Will societal structures be flattened enough and self-indulgence be discarded enough and egos be humbled enough for us to possess the personal and collective will to stop homelessness once and for all and end poverty like we’ve been saying we will? Will we solve domestic violence and restore our fractured relationships and heal the experience of depression that seems to have spread like a disease of the soul among us?
Will we stop environmental decline before we arrive at the world’s end? Will we confront the demons of greed and anger and pride that have made us ‘victims of our own device’, and put them in their place for good?
A brighter future?
On Maundy Thursday, our church reflected on the night before Jesus’ death by crucifixion and what it might say to us amid crisis – what we might gain from Jesus’ example.

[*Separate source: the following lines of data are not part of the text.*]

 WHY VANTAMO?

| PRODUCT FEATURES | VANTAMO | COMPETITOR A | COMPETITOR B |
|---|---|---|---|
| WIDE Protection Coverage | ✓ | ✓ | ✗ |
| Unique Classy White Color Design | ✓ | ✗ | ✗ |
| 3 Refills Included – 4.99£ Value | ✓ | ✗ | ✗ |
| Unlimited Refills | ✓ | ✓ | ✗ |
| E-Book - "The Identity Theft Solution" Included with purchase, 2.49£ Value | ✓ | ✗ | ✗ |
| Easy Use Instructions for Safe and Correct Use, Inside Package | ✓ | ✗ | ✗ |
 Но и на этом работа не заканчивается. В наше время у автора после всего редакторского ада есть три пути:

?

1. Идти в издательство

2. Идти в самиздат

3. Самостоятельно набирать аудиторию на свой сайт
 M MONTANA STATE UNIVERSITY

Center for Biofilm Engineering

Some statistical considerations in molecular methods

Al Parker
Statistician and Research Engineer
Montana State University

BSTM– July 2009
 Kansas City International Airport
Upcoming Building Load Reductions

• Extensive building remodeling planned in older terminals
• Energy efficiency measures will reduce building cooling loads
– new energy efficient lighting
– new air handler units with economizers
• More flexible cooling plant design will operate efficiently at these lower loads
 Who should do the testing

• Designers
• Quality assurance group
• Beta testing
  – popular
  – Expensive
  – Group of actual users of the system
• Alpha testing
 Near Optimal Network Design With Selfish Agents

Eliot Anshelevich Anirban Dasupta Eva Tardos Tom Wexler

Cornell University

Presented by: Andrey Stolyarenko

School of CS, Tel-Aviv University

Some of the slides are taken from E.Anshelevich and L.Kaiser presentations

Despite the onset of overwhelming grief as he contemplated the next day, and with the plight of humanity upper mind, Jesus knelt in Jerusalem’s Garden of Gethsemane and confronted the very human temptation to divest oneself of responsibility: “Not my will,” he cried out to God, “but yours be done” (Luke 22:42).
May the sun shine brightly on our post-COVID-19 world and may the sum of our lives rise to the highest possible good for the foreseeable and unforeseeable future of humanity. May it be accomplished in the greatest possible partnership with each other and with the most profound help from above. Jesus’ last words to us, according to the Gospel of Matthew, were: “I am with you always, even until the end of the age” (Matthew 28:20). Let’s take courage.